--- begin EXCERPTED TEXT ---

[llvm] [AMDGPU][True16][CodeGen] legalize 16bit and 32bit use-def chain for moveToVALU in si-fix-sgpr-lowering (PR #138734)

Mon Jun 2 21:58:39 PDT 2025

================
@@ -7787,8 +7807,19 @@ void SIInstrInfo::moveToVALUImpl(SIInstrWorklist &Worklist,
             .addReg(Undef)
             .addImm(AMDGPU::hi16);
         Inst.eraseFromParent();
-
         MRI.replaceRegWith(DstReg, NewDstReg);
+        // legalize useMI with mismatched size
+        for (MachineRegisterInfo::use_iterator I = MRI.use_begin(NewDstReg),
+                                               E = MRI.use_end();
+             I != E; ++I) {
+          MachineInstr &UseMI = *I->getParent();
+          unsigned UseMIOpcode = UseMI.getOpcode();
+          if (AMDGPU::isTrue16Inst(UseMIOpcode) &&
+              (16 ==
+               RI.getRegSizeInBits(*getOpRegClass(UseMI, I.getOperandNo())))) {
+            I->setSubReg(AMDGPU::lo16);
+          }
+        }
----------------
broxigarchen wrote:

It needs to rewrite the fix-sgpr-copy sequences and it might takes a while to address the side-effects. I found that there is a cleaner solution as we can move the use analysis into the addUserToMoveVALU and avoid all the redundant scan

https://github.com/llvm/llvm-project/pull/138734

--- end EXCERPTED TEXT ---
--- begin DATA SHOWN ---

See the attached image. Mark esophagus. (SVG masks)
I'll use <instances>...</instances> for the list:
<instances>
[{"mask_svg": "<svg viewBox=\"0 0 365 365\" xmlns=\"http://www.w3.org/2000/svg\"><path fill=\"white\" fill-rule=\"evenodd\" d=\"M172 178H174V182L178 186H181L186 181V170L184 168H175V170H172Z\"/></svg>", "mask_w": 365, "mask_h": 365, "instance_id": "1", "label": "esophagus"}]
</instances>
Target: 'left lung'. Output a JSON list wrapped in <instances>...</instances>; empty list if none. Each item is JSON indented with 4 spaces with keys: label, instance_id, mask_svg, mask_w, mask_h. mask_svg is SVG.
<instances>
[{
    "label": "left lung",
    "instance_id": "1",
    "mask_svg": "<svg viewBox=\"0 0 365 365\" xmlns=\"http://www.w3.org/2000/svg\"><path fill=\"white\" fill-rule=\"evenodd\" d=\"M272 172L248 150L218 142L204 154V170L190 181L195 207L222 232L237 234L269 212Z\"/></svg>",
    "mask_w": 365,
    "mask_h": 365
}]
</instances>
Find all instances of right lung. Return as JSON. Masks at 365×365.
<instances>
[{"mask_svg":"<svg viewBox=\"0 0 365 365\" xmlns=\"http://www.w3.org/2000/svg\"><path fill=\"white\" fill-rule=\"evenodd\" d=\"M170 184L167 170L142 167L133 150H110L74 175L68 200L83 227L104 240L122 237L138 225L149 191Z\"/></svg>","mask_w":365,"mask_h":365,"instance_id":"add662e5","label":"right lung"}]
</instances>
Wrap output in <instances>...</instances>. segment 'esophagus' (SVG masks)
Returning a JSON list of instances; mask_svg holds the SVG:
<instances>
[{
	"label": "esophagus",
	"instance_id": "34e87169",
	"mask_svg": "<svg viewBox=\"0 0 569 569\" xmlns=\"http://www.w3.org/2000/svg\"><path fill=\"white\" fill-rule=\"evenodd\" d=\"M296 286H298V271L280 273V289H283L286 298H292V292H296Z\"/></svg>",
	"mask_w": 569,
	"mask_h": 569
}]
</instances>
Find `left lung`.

--- end DATA SHOWN ---
--- begin DATA SHOWN ---

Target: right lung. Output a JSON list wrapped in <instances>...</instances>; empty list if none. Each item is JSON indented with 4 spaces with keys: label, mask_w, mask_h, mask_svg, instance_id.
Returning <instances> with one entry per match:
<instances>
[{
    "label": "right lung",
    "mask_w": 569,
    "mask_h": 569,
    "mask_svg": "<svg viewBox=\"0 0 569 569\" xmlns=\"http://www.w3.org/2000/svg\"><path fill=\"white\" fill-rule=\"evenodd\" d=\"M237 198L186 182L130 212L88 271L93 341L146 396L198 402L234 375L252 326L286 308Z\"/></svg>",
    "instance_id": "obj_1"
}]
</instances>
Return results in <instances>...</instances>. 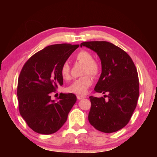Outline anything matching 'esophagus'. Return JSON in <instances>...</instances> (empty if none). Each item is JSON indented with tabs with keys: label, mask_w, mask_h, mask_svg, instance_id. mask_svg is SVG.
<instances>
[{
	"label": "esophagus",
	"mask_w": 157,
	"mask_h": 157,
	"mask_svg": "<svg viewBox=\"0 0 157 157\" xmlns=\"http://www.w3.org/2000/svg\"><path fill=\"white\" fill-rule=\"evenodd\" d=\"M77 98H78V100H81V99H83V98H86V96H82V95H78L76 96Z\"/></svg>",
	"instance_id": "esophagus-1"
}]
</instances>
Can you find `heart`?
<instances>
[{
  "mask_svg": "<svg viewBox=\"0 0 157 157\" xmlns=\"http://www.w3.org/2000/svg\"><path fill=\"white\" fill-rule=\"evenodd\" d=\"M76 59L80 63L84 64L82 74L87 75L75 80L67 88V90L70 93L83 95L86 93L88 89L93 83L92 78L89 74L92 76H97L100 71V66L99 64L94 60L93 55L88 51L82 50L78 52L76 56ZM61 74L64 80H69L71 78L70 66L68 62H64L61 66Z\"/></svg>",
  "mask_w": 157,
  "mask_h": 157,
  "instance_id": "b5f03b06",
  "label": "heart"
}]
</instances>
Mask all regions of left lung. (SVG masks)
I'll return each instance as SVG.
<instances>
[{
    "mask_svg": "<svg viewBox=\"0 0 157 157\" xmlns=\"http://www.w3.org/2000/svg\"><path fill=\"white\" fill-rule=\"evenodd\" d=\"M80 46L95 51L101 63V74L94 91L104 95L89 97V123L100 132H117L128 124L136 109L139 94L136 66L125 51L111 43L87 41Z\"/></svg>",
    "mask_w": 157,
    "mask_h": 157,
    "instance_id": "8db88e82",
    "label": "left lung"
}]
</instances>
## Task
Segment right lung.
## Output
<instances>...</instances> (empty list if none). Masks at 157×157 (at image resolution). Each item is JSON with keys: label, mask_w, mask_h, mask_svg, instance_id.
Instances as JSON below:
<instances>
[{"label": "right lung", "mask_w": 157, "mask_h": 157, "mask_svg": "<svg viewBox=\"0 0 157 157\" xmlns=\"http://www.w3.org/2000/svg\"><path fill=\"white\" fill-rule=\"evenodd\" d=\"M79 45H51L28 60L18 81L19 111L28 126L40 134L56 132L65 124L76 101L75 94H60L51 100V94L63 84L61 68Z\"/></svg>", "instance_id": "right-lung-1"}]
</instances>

--- end DATA SHOWN ---

WHAT THE TASK ASKS: Reproduce the LLVM code review excerpt from the top of the page word for word, from start to finish.

FULL SOLUTION:
[llvm] [AMDGPU][True16][CodeGen] legalize 16bit and 32bit use-def chain for moveToVALU in si-fix-sgpr-lowering (PR #138734)

Mon Jun 2 21:58:39 PDT 2025

================
@@ -7787,8 +7807,19 @@ void SIInstrInfo::moveToVALUImpl(SIInstrWorklist &Worklist,
             .addReg(Undef)
             .addImm(AMDGPU::hi16);
         Inst.eraseFromParent();
-
         MRI.replaceRegWith(DstReg, NewDstReg);
+        // legalize useMI with mismatched size
+        for (MachineRegisterInfo::use_iterator I = MRI.use_begin(NewDstReg),
+                                               E = MRI.use_end();
+             I != E; ++I) {
+          MachineInstr &UseMI = *I->getParent();
+          unsigned UseMIOpcode = UseMI.getOpcode();
+          if (AMDGPU::isTrue16Inst(UseMIOpcode) &&
+              (16 ==
+               RI.getRegSizeInBits(*getOpRegClass(UseMI, I.getOperandNo())))) {
+            I->setSubReg(AMDGPU::lo16);
+          }
+        }
----------------
broxigarchen wrote:

It needs to rewrite the fix-sgpr-copy sequences and it might takes a while to address the side-effects. I found that there is a cleaner solution as we can move the use analysis into the addUserToMoveVALU and avoid all the redundant scan

https://github.com/llvm/llvm-project/pull/138734